Early adopters are people who are “ahead of the curve” on new trends, and they’re the people you know who always have the new technology, who always have the new clothes and generally know about trends before others. Once those early adopters begin influencing their community, the trend increases exponentially in popularity, through word of mouth and the visibility of the trend. The diffusion of the trend is even faster in close, heterogeneous groups like schools or small towns.1 But, make no mistake, early adopters are just as influenced by us as we are by them. Researchers have found that early adopters enjoy consumption visibility, or, the fact that other people recognize them as early adopters because of their purchasing choices.2 They have a cooler phone than you, and they want you to know it.

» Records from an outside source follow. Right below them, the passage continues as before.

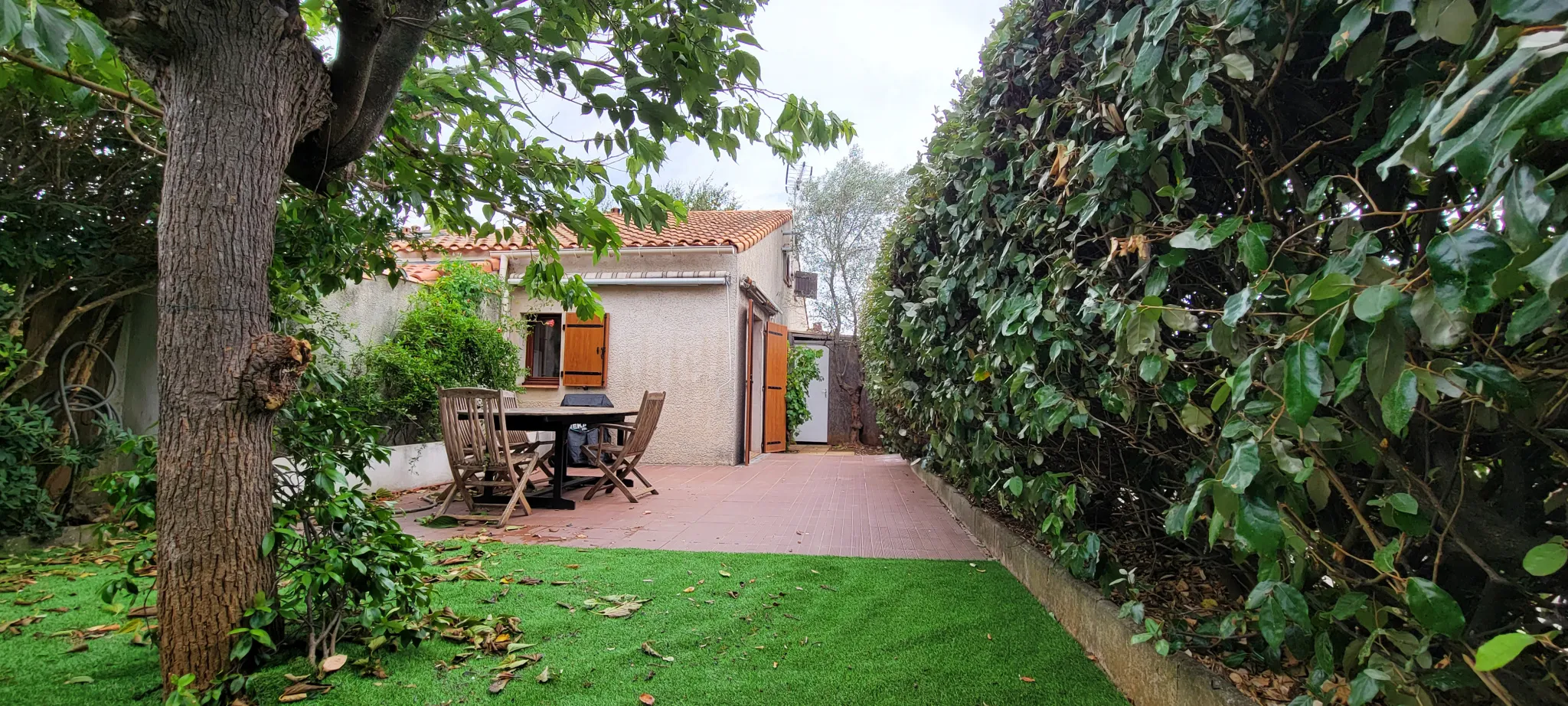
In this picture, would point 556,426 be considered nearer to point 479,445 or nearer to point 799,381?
point 479,445

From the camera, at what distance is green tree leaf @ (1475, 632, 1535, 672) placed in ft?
1.93

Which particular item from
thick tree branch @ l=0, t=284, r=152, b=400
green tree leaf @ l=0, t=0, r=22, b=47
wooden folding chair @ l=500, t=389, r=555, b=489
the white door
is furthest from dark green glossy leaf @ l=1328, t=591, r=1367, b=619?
the white door

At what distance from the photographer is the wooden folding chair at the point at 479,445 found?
4.88 metres

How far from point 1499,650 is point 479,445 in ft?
17.7

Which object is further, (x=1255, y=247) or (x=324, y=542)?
(x=324, y=542)

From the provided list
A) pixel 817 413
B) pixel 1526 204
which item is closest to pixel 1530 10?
pixel 1526 204

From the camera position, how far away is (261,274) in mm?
1940

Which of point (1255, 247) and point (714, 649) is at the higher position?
point (1255, 247)

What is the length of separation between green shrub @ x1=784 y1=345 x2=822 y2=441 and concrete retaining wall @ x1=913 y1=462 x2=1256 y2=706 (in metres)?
8.71

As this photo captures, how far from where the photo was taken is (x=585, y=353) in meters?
9.03

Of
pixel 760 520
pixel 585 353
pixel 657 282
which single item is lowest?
pixel 760 520

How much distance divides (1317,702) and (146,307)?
6.51 metres

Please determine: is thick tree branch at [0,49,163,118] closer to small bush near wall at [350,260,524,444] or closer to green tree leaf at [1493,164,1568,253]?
green tree leaf at [1493,164,1568,253]

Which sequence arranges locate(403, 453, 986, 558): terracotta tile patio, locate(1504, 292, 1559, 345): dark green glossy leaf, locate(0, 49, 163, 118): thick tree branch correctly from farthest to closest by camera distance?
locate(403, 453, 986, 558): terracotta tile patio, locate(0, 49, 163, 118): thick tree branch, locate(1504, 292, 1559, 345): dark green glossy leaf
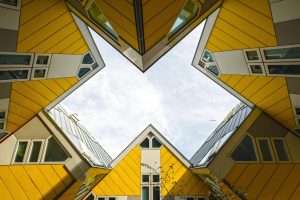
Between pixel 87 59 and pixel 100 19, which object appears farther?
pixel 87 59

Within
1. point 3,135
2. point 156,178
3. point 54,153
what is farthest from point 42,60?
point 156,178

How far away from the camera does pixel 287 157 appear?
1159cm

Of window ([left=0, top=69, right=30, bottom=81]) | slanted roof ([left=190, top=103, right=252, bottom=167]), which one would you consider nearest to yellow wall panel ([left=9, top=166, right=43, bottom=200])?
window ([left=0, top=69, right=30, bottom=81])

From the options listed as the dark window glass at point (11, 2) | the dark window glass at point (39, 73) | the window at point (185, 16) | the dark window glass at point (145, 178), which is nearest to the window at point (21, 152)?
the dark window glass at point (39, 73)

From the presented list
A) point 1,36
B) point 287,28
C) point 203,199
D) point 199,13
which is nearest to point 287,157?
point 203,199

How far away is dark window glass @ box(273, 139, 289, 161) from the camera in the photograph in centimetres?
1159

Social influence can also alter our brand choices, even when the influence is coming from a total stranger. A study by Maryland and Duke researchers uncovered evidence that incidental consumer brand encounters significantly influence product choices.3 Participants were shown 20 photographs of people engaged in mundane activities, like waiting for the bus.3 Within those photographs, participants either saw 0, 4 or 12 pictures that included a bottle of Dasani water near the person.3 They then asked participants to choose 1 of 4 brands of bottled water, with Dasani among the brands.3 Controlling for participants who explicitly noticed the Dasani water in the pictures, participants who viewed 12 pictures with Dasani brand images were more than 25% more likely to choose Dasani bottled water than those who saw none or only 4.3 While this may seem obvious, this is the reason advertisers flood you with repeated brand messages in hopes of altering your purchasing intentions. Fight the repetitive power!
So, you heard it here first folks, go out and be the anonymous consumer influences you were born to be!
- Delre, S. A., Jager, W., & Janssen, M. A. (2007). Diffusion dynamics in small-world networks with heterogeneous consumers. Computational and Mathematical Organization Theory, 13(2), 185-202.
- Fisher, R. J., & Price, L. L. (1992). An investigation into the social context of early adoption behavior. Journal of Consumer Research, 477-486.
- Ferraro, R., Bettman, J. R., & Chartrand, T. L. (2009). The power of strangers: The effect of incidental consumer brand encounters on brand choice. Journal of Consumer Research, 35(5), 729-741.